* TEXTO EM ESTUDO:
Fazer opções pastorais valentes: os 180 cardeais, bispos, auditores e especialistas do sínodo extraordinário sobre a família estão de acordo com este ponto. E a "relatio post disceptationem", lida nesta segunda-feira pelo cardeal Peter Erdö, relator geral, reafirma a fidelidade da Igreja ao evangelho, mas sem que falte uma atenção particular às fragilidades familiares.
Ao chegar a esta fase, o sínodo se concentra na misericórdia e na urgência atual de novos caminhos pastorais, porque as dificuldades das famílias "têm sido mais 'sofridas' do que escolhidas em plena liberdade".
O debate ainda está em processo: a relatio é uma síntese das discussões das congregações gerais na primeira semana do encontro. O cardeal Erdö deu a entender que, para as decisões mais concretas, é necessário esperar até o dia 19 de outubro, depois das discussões dos “circuli minores”, ou círculos menores, que começaram na sexta-feira à tarde e continuarão durante toda esta semana. Portanto, não se pode esperar um retumbante "sim" ou "não" à possibilidade de acesso aos sacramentos para pessoas em situações anômalas, como a dos divorciados recasados.
“Não é sábio pensar em soluções únicas ou inspiradas na lógica do tudo ou nada”, disse Erdö. Sobre este assunto, existem duas linhas: “Alguns argumentaram a favor da disciplina atual, em virtude do seu fundamento teológico; outros se expressaram em prol de uma abertura maior às condições particulares, às situações que não podem ser desfeitas sem que se determinem novas injustiças e sofrimentos”.
A “novidade” é uma proposta, feita por alguns, de que "o eventual acesso aos sacramentos seja precedido de um caminho penitencial, sob a responsabilidade do bispo diocesano, e com um compromisso claro em favor dos filhos". Para Erdö, seria uma possibilidade não generalizada, fruto de um discernimento caso a caso, feito gradualmente, distinguindo-se entre o estado de pecado, o estado de graça e as circunstâncias atenuantes.

* EXTRATO DA LISTAGEM:
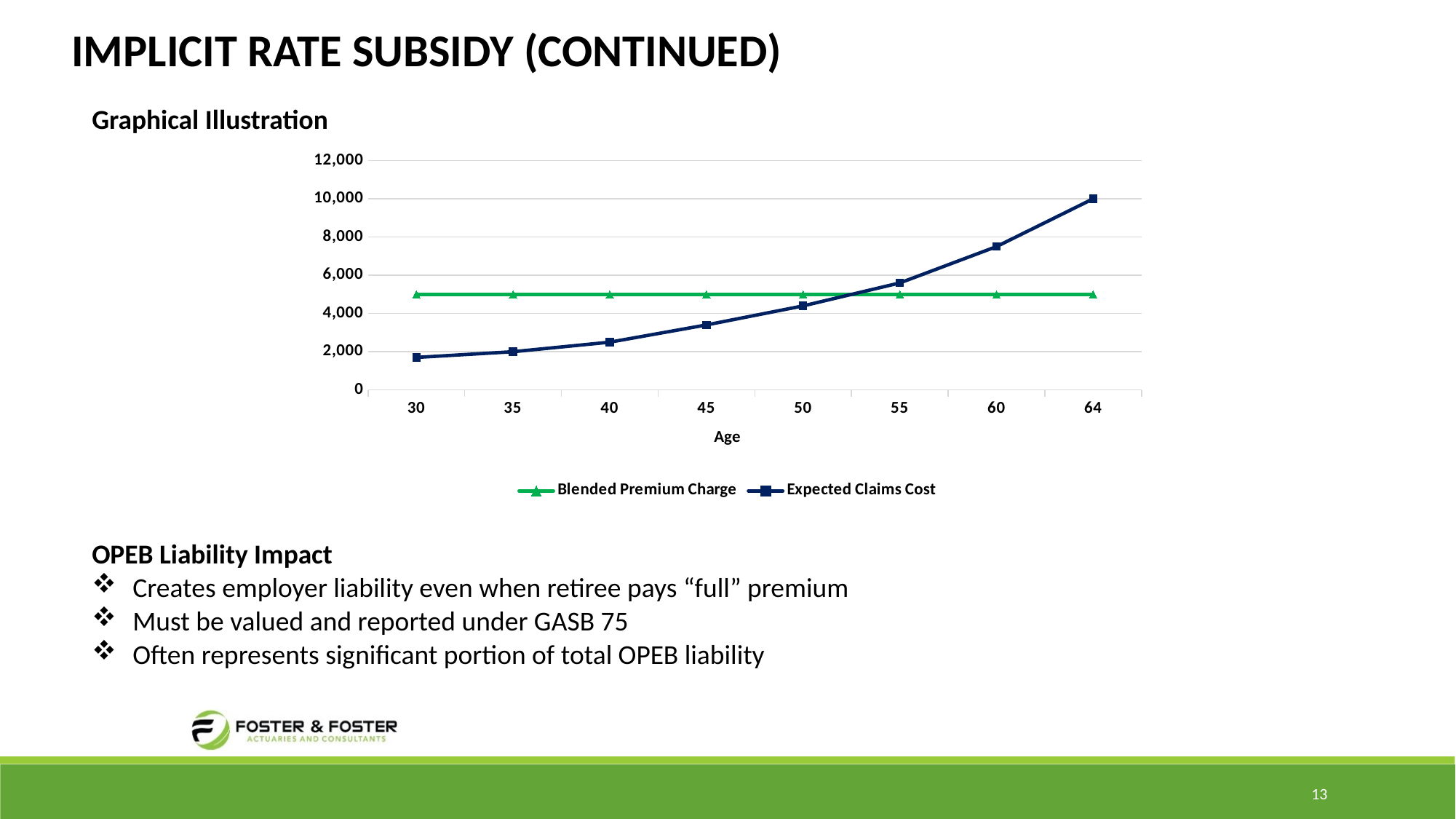
Does the Expected Claims Cost rise or fall as age increases? rise At age 64, which is larger: the Blended Premium Charge or the Expected Claims Cost? Expected Claims Cost How many series does the chart legend list? 2 At age 30, which is larger: the Blended Premium Charge or the Expected Claims Cost? Blended Premium Charge At which age is the Expected Claims Cost lowest? 30 What kind of chart is shown on the slide? line chart How many age points are plotted along the x axis? 8 At which age is the Expected Claims Cost highest? 64 Is the Blended Premium Charge greater or less than 4,000? greater Is the Expected Claims Cost at age 60 greater or less than 8,000? less What is the Expected Claims Cost at age 64? 10,000 Is the Expected Claims Cost at age 30 greater or less than 2,000? less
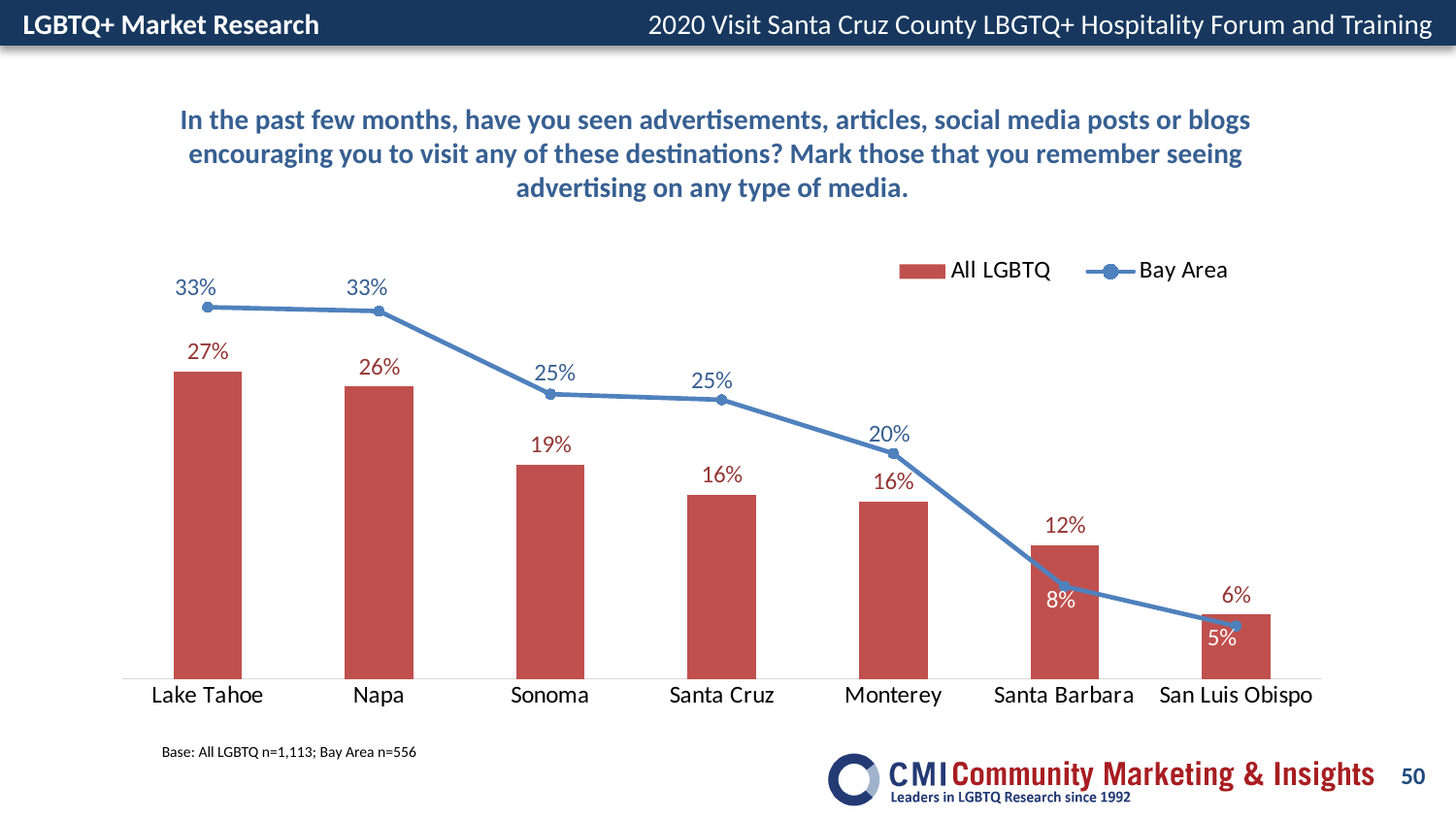
What is the Bay Area value for Monterey? 20% Which destination has the highest All LGBTQ value? Lake Tahoe What is the difference between the Bay Area and All LGBTQ values for Santa Cruz? 9% What is the All LGBTQ value for Santa Barbara? 12% What is the All LGBTQ value for Sonoma? 19% Which is larger for Santa Barbara, the All LGBTQ value or the Bay Area value? All LGBTQ Which series is shown as a line with markers? Bay Area How many destinations are shown on the x axis? 7 Do the All LGBTQ values rise or fall from Lake Tahoe to San Luis Obispo? fall How many series does the legend list? 2 Which destination has the lowest All LGBTQ value? San Luis Obispo What is the Bay Area value for San Luis Obispo? 5%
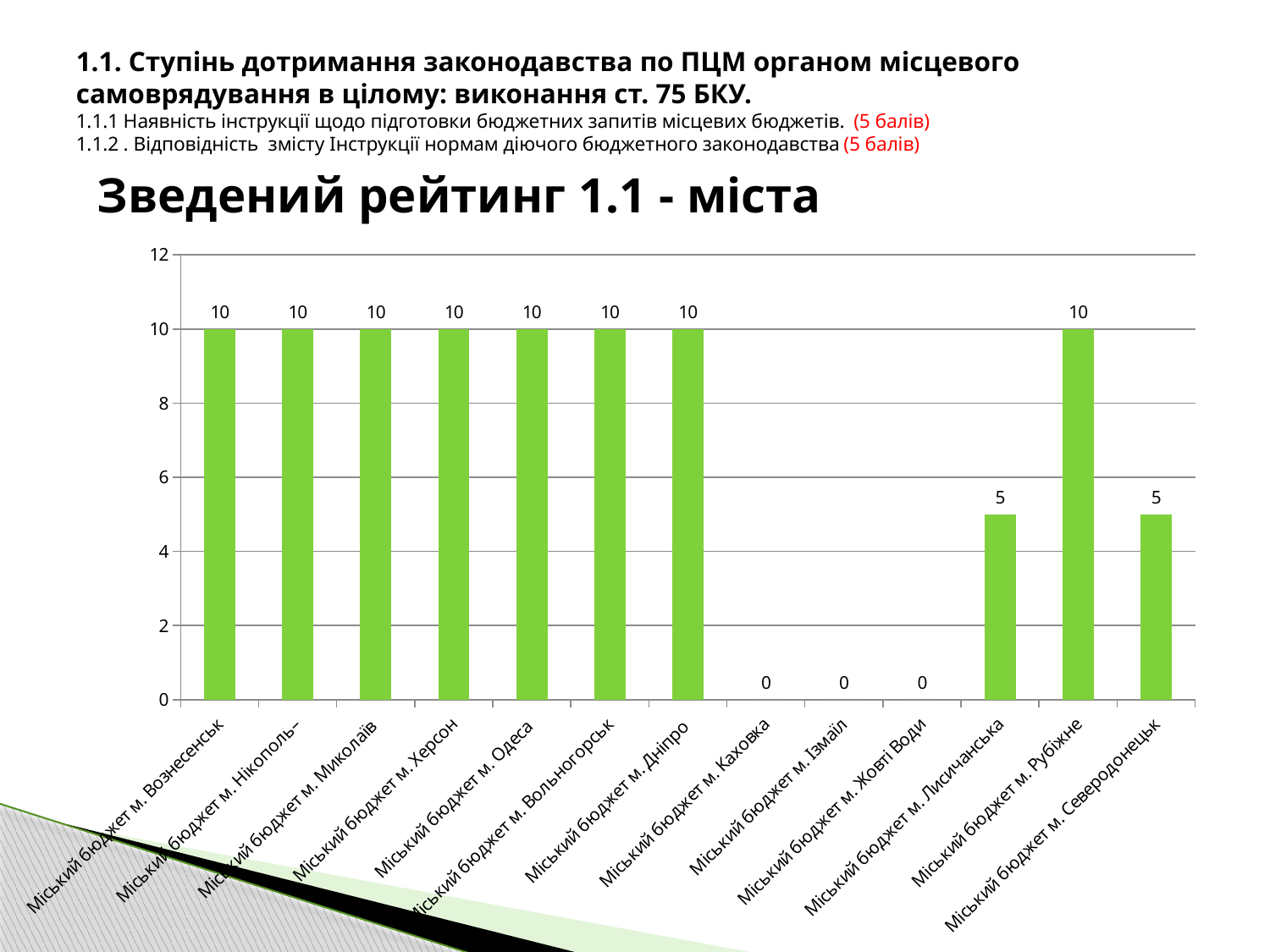
What is the value for Міський бюджет м. Дніпро? 10 Which is larger, the value for Міський бюджет м. Херсон or the value for Міський бюджет м. Северодонецьк? Міський бюджет м. Херсон What is the value for Міський бюджет м. Лисичанська? 5 How many categories are shown on the x axis? 13 What is the difference between the values for Міський бюджет м. Одеса and Міський бюджет м. Лисичанська? 5 How many categories have a value of 0? 3 What is the value for Міський бюджет м. Каховка? 0 What is the value for Міський бюджет м. Рубіжне? 10 What kind of chart is shown on the slide? bar chart Is the value for Міський бюджет м. Ізмаїл greater or less than 2? less What is the title of the chart? Зведений рейтинг 1.1 - міста What is the value for Міський бюджет м. Северодонецьк? 5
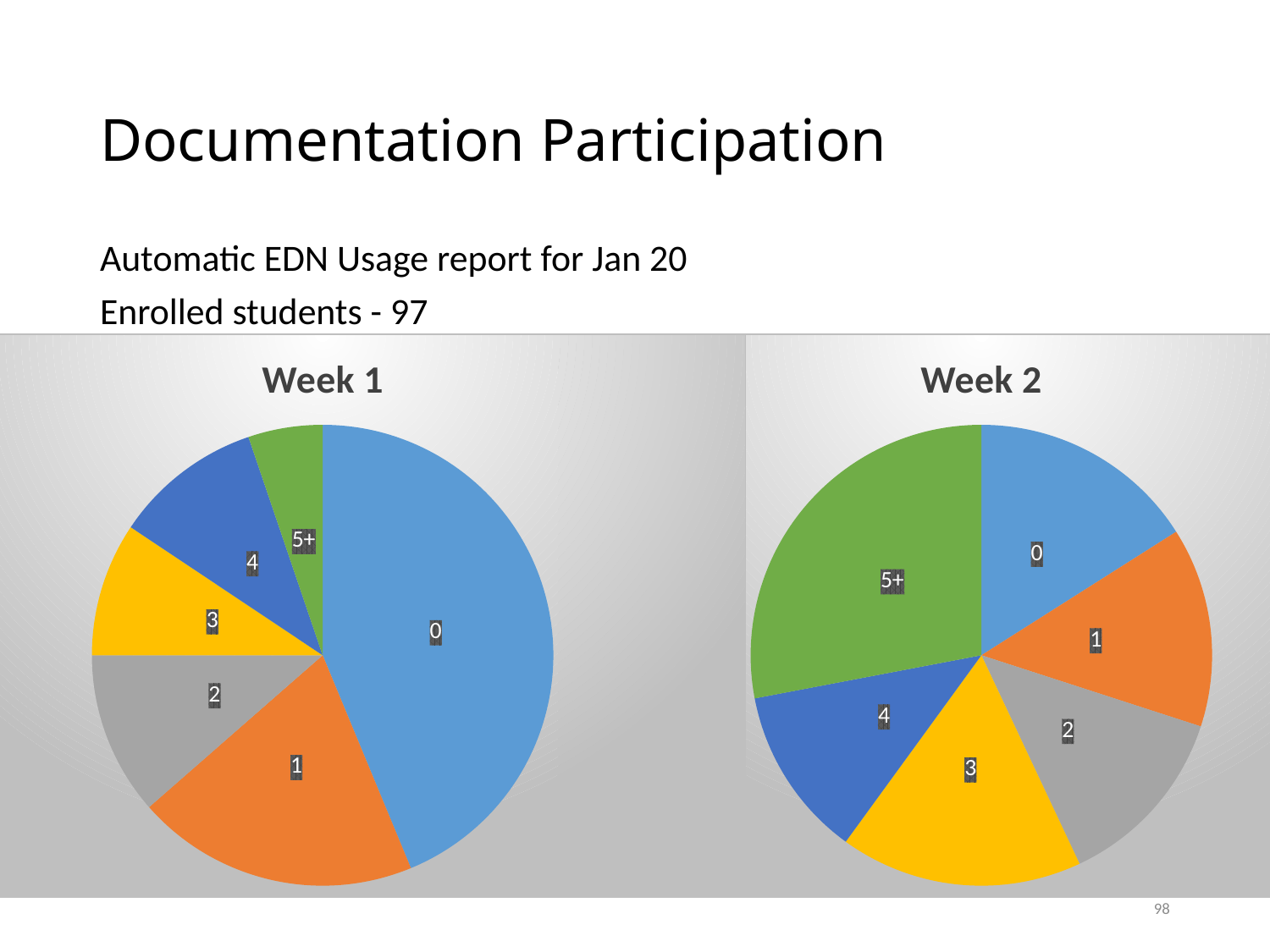
In the Week 2 chart, which category has the largest slice? 5+ What kind of chart is the Week 1 chart? pie chart In the Week 1 chart, which category has the smallest slice? 5+ What is the title of the pie chart on the right side of the slide? Week 2 In the Week 1 chart, which slice is larger, 0 or 1? 0 In the Week 1 chart, how many slices does the pie have? 6 In the Week 1 chart, which slice is larger, 1 or 5+? 1 What kind of chart is the Week 2 chart? pie chart In the Week 2 chart, which slice is larger, 5+ or 0? 5+ In the Week 2 chart, what colour is the 5+ slice? green In the Week 2 chart, how many slices does the pie have? 6 In the Week 1 chart, which category has the largest slice? 0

* TAREFAS:
1 – No texto sobre o sínodo da família, quem leu a "relatio post disceptationem"?
2 – Resuma em duas frases o texto sobre o sínodo da família.
3 – Escreva a continuação do texto sobre o sínodo da família a partir de sua última frase.

* RESPOSTAS:
1 – O cardeal Peter Erdö, relator geral do sínodo.

2 – Lida pelo cardeal Peter Erdö, a "relatio post disceptationem" do sínodo extraordinário sobre a família reafirma a fidelidade da Igreja ao evangelho e dá atenção às fragilidades familiares, concentrando-se na misericórdia e em novos caminhos pastorais. As decisões mais concretas, como as sobre o acesso aos sacramentos para divorciados recasados, devem esperar até 19 de outubro, depois dos círculos menores; alguns propõem um caminho penitencial, sob a responsabilidade do bispo diocesano, com discernimento caso a caso.

3 –
Os critérios dos padres sinodais para trabalhar estas questões delicadas são três: escuta, olhar fixo em Cristo e discernimento "à luz do Senhor Jesus". A Igreja, "casa paterna" e "tocha em meio às pessoas", tem o trabalho de acompanhar com paciência, delicadeza, atenção e cuidado os seus filhos mais frágeis, "marcados pelo amor ferido e perdido".
Reconhece-se assim a necessidade de "uma palavra de esperança e de sentido" para estas pessoas, acolhendo-as com a sua existência concreta, sabendo-se "sustentar a busca, alentar o desejo de Deus e a vontade de fazer parte da Igreja plenamente, inclusive por parte de quem experimentou o fracasso ou está nas situações mais desesperadas".
Nesta linha, pede-se um discernimento espiritual "sobre as convivências, os casamentos civis e os divorciados recasados", porque "compete à Igreja reconhecer estas ‘sementes do Verbo’ dispersas para além dos seus confins visíveis e sacramentais".
"A Igreja se volta com respeito àqueles que participam da sua vida de modo incompleto e imperfeito, apreciando mais os valores positivos que eles guardam do que os seus limites e faltas".
Além de "curar as feridas" dos divorciados recasados, a Igreja é chamada também a acolher as pessoas homossexuais que "têm dons e qualidades para oferecer à comunidade cristã". A questão homossexual "nos interpela a uma reflexão séria sobre como elaborar caminhos realistas de crescimento afetivo e de maturidade humana e evangélica, integrando a dimensão sexual". Não fica nenhuma dúvida no ar quanto ao fato de que "as uniões entre pessoas do mesmo sexo não podem ser equiparadas ao matrimônio entre um homem e uma mulher". Também "não é aceitável que se queiram exercer pressões sobre a atitude dos pastores ou que organismos internacionais condicionem ajudas financeiras à adoção de normas inspiradas pela ideologia de gênero". A Igreja, afirma a relatio, presta atenção especial às crianças que vivem com casais do mesmo sexo, reiterando que, em primeiro lugar, devem estar sempre as exigências e os direitos dos pequenos.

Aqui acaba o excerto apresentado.